En conseil des ministres, le sinistre Jules Moch plaida pour une politique plus autoritaire et fit alors parler les matraques et organisa les arrestations. Pourtant, ces grèves étaient revendicatives et les complots dénoncés par Jules Moch n’étaient que dans sa tête ou celles de Ramadier et Léon Blum qui obéissaient aux injonctions américaines. L’aide du plan Marshall était accordée à la France à condition que des mesures soient prises contre le Parti communiste et la CGT. Ils ont obéi. Ils ont sur la conscience des morts comme Voulant et Bettini abattu à l’Estaque par un policier, des poursuites contre les travailleurs et leurs dirigeants. Moi-même, sur les ordres du préfet Beylot, je fus poursuivi pour une affiche diffamatoire accusant le gouvernement : « les chiens aboient, la caravane passe ».
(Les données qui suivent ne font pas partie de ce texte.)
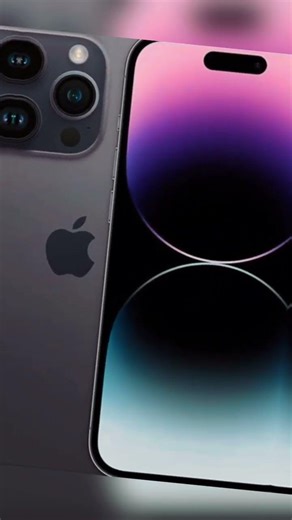 tor monitor ketua versi gambar hp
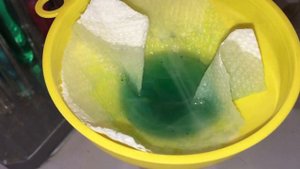 В каком серебре 925 пробы больше серебра? Ювелирное или церковное?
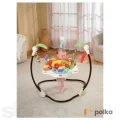Возьмите Прыгунки Fisher Price Любимый зоопарк напрокат (Фото 2) common.inCity.yaroslavl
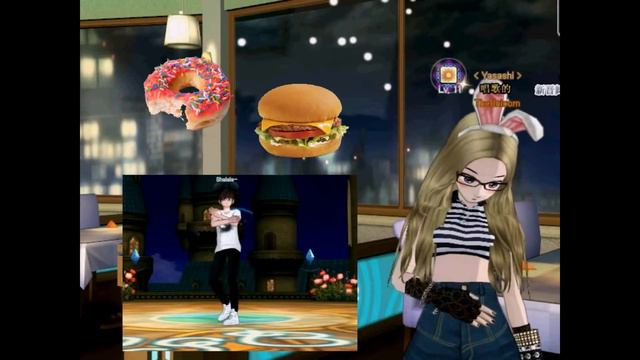 С ДР ЛЕХА ❤ смотреть онлайн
La mise à sac de l’Alcazar
Je me souviens aussi de la venue à Marseille, à la préfecture, de Daniel Mayer, ministre du travail, socialiste. Les raffineries de sucre de Saint-Louis étaient alors en grève pour les salaires et les conditions de travail, contre les licenciements. Il accepta une rencontre avec une délégation du bureau syndical que je conduisais. Je lui présentai la délégation en lui faisant connaître les raisons de la grève. Il m’écouta, puis, s’adressant en particulier aux membres de la délégation, il s’exprima en ces termes : « Savez-vous que les ordres de grève viennent du comité central du Parti dont Molino est le représentant à Marseille. Je n’accepte pas vos revendications et votre grève est politique et vous demande de quitter le bureau immédiatement ». Mécontente et en colère, la délégation décida de faire une assemblée générale des travailleurs de raffineries de sucre en grève à 100%.
Je leur suggérai : «Daniel Mayer et Gaston Defferre organisent un meeting ce soir à 18 heures à l’Alcazar, je vous propose d’occuper la salle une heure avant et j’apporterai la contradiction. » Le soir, la salle de l’Alcazar était pleine à craquer. Des milliers de personnes se trouvaient à l’extérieur. Le premier orateur fut Gaston Defferre qui fut accueilli par 40 000 travailleurs mains en l’air. Elles font les « petites marionnettes » ne pouvant s’expliquer ! Daniel Mayer s’avança rageusement vers le micro des travailleurs qui scandaient « Molino ! ». J’attendais le moment, étant présent au bar de l’Alcazar où nous avions décidé que je porterai la contradiction à Daniel Mayer. Arrivé dans la salle, je fus propulsé sur la tribune pour prendre la parole, les socialistes m’agressèrent ce qui déchaîna la colère des travailleurs.
Daniel Mayer, ministre du travail, et Gaston Defferre ne durent leur salut qu’à une fuite par la porte de secours entourés de policiers. Quant aux travailleurs des raffineries, déchaînés par l’attitude de ces deux dirigeants socialistes, ils s’en prirent au matériel, arrachant les fauteuils, brisant les glaces, etc. et ils mirent l’Alcazar à sac. Le directeur engagea des poursuites qui se retournèrent contre les organisateurs du meeting, c’est-à-dire le Parti socialiste.